Berlusconi l’aveva detto chiaramente che dopo “vent’anni di insulti” ha trovato in Renzi “l’interlocutore” con cui avviare le riforme che “non sono le riforme di Renzi ma le nostre stesse riforme fin dalla nostra discesa in campo“.

L’accordo definitivo, salutato trionfalmente da Denis Verdini da sempre orgoglioso del Porcellum generato dalle larghe intese della sua Toscana, non fa che confermare quanto l’Italicum sia ritagliato sulle esigenze e i diktat di FI che può celebrare incredibilmente in modo insperato il ventennale della “discesa in campo”.

Renzi che dopo mesi di anatemi contro il governo di Letta-junior, ha finito per legare indissolubilmente il varo della riforma elettorale alla permanenza in vita delle ex-larghe intese, ostenta grande soddisfazione e si ascrive i meriti del riformatore-senza-paura che sblocca il paese impantanato. 

Ma non ci vuole molto a vedere che se l’accordo definitivo venisse ratificato così com’è da un Parlamento già esautorato, che in questa legislatura ha visto approvare su un totale di 22 solo 4 leggi di sua iniziativa, il partito che è arrivato terzo otterrebbe tutto.

Secondo quanto siglato nella sede del Pd l’accordo definitivo ribadisce intatto il no alle preferenze, mentre sulle candidature multiple da sempre care al decaduto e ora caldeggiate da Alfano, sulle quali il rottamatore aveva  twittato “non mi ci immolo”, Berlusconi ha avuto partita vinta.
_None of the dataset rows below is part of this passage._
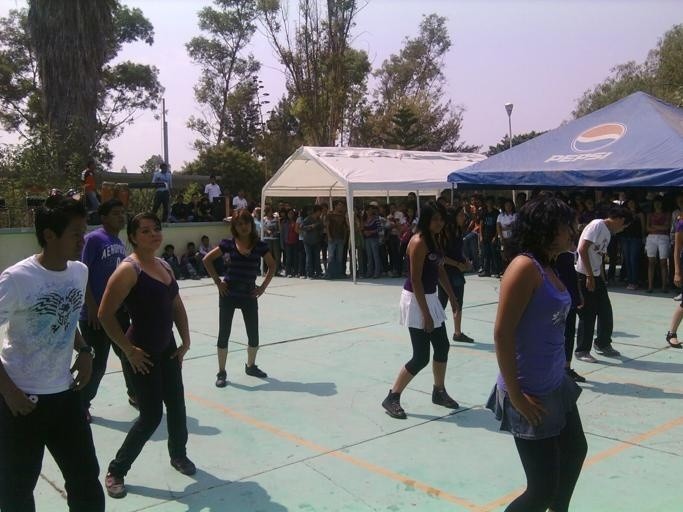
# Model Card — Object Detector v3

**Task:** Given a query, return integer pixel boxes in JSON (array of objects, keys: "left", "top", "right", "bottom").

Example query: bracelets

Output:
[
  {"left": 125, "top": 345, "right": 134, "bottom": 356},
  {"left": 512, "top": 392, "right": 524, "bottom": 405},
  {"left": 181, "top": 344, "right": 189, "bottom": 350},
  {"left": 79, "top": 345, "right": 95, "bottom": 358}
]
Idem sull’incredibile  “salva Lega” determinante per la coalizione di centrodestra. E dettaglio passato sottotraccia, ma tutt’altro che irrilevante, la ridefinizione dei collegi rimane nelle mani “rassicuranti” del governo Napolitano-Letta-Alfano. 

Come presunte “contropartite” Berlusconi ha concesso l’innalzamento della  soglia dal 35% al 37%  per ottenere il premio di maggioranza, tanto per attenuare l’oggettivo aggiramento dei paletti fissati dalla Consulta e la riduzione della soglia di sbarramento dal 5% al 4,5% per chi si presenta in coalizione come contentino per i piccoli.

Quanto al Pd che dopo aver inscenato per anni la commedia della battaglia contro i nominati dal Porcellum si è felicemente uniformato alle “liste corte”, per tentare di rabbonire gli elettori sconcertati aveva  partorito anche la trovata delle primarie “per legge ma non obbligatorie”.

Sempre attingendo dal sistema in vigore in Toscana con un emendamento il Pd voleva istituire per legge a livello nazionale le primarie, ovviamente facoltative, naturalmente a spese del contribuente.  Elezioni vere e proprie indette dal capo dello Stato che facendo le debite proporzioni rispetto ai costi di 1,7 milioni di euro in Toscana nel 2009 dove ha votato solo il 3,9% degli aventi diritto, potrebbero aggirarsi circa sui 30 milioni di euro. 

 Solo che Berlusconi ha detto no e dunque non se ne parla più.